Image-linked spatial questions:
# # # # # # #
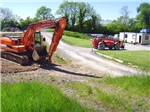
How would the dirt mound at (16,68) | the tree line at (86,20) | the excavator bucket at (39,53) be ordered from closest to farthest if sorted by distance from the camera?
the dirt mound at (16,68) → the excavator bucket at (39,53) → the tree line at (86,20)

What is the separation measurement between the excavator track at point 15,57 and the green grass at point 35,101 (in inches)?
246

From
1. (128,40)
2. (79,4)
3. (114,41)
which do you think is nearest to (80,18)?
(79,4)

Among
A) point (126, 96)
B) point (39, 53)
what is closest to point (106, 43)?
point (39, 53)

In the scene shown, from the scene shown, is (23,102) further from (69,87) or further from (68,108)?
(69,87)

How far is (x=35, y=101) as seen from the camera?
14.7 ft

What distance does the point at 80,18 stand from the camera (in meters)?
67.8

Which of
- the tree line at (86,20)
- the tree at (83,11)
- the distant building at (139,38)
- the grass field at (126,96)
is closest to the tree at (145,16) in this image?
the tree line at (86,20)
# # # # # # #
Directions for this task:
Convert every line of the material above into a JSON list of strings, with one string per line. Omit blank lines and the pictures.

Response below:
[
  "How would the dirt mound at (16,68) | the tree line at (86,20) | the excavator bucket at (39,53) be ordered from closest to farthest if sorted by distance from the camera?",
  "the dirt mound at (16,68) → the excavator bucket at (39,53) → the tree line at (86,20)",
  "What is the separation measurement between the excavator track at point 15,57 and the green grass at point 35,101 (in inches)?",
  "246",
  "From",
  "1. (128,40)",
  "2. (79,4)",
  "3. (114,41)",
  "which do you think is nearest to (80,18)?",
  "(79,4)",
  "Among",
  "A) point (126, 96)",
  "B) point (39, 53)",
  "what is closest to point (106, 43)?",
  "point (39, 53)",
  "In the scene shown, from the scene shown, is (23,102) further from (69,87) or further from (68,108)?",
  "(69,87)",
  "How far is (x=35, y=101) as seen from the camera?",
  "14.7 ft",
  "What distance does the point at 80,18 stand from the camera (in meters)?",
  "67.8",
  "Which of",
  "- the tree line at (86,20)",
  "- the tree at (83,11)",
  "- the distant building at (139,38)",
  "- the grass field at (126,96)",
  "is closest to the tree at (145,16) in this image?",
  "the tree line at (86,20)"
]